Run deepstream with Retiface model but got wrong output with different input shape image

SonTV · March 30, 2021, 1:55am

Hi support team,

I’m using deepstream-test 3 python example to run RetinaFace resnet50 model.
I get this model from repo: GitHub - biubug6/Pytorch_Retinaface: Retinaface get 80.99% in widerface hard val using mobilenet0.25.
Link download: Retinaface_model_v2 - Google Drive (file Resnet50_Final.pth)

Base on convert_to_onnx.py file in github repo, I converted .pth file to onnx file without error.
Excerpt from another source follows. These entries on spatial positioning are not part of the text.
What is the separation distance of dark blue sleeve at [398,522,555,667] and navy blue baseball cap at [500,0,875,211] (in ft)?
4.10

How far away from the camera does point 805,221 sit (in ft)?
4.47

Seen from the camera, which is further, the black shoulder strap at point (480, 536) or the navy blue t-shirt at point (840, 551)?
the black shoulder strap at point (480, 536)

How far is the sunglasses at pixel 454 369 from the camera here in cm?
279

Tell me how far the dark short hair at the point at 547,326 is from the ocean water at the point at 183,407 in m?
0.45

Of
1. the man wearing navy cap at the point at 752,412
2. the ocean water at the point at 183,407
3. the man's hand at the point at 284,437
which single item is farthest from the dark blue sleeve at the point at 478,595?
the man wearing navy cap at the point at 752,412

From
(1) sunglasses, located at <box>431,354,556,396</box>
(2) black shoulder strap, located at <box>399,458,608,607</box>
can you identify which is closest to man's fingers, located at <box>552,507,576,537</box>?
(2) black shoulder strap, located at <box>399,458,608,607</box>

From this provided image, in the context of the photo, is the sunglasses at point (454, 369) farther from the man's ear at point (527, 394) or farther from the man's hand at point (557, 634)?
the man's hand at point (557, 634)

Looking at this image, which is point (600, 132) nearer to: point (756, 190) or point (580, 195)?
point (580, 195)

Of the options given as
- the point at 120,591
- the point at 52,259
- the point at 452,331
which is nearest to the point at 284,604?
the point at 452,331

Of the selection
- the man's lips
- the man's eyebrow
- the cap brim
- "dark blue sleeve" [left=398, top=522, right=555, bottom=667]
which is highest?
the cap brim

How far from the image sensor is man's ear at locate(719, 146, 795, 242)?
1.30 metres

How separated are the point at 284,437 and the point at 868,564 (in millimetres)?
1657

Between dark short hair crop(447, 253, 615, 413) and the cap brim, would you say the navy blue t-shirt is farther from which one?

To run deepstream, I convert onnx file to .engine file with –explicit _batch param:

/usr/src/tensorrt/bin/trtexec --explicitBatch --onnx=FaceDetector_3x720x1280.onnx --minShapes=input:1x3x720x1280 --optShapes=input:32x3x720x1280 --maxShapes=input:32x3x720x1280 --saveEngine=model.batch1-32-720x1280.engine

I write a custom code for pad probe function after PGIE to do some postprocessing, convert tensorrt model outputs into coordinates of bounding boxes. But the final tensorrt bboxes output seem to unmatch the onnx model output. Below are some first rows of outputs coordinates in format [4 bboxes] [1 confidence]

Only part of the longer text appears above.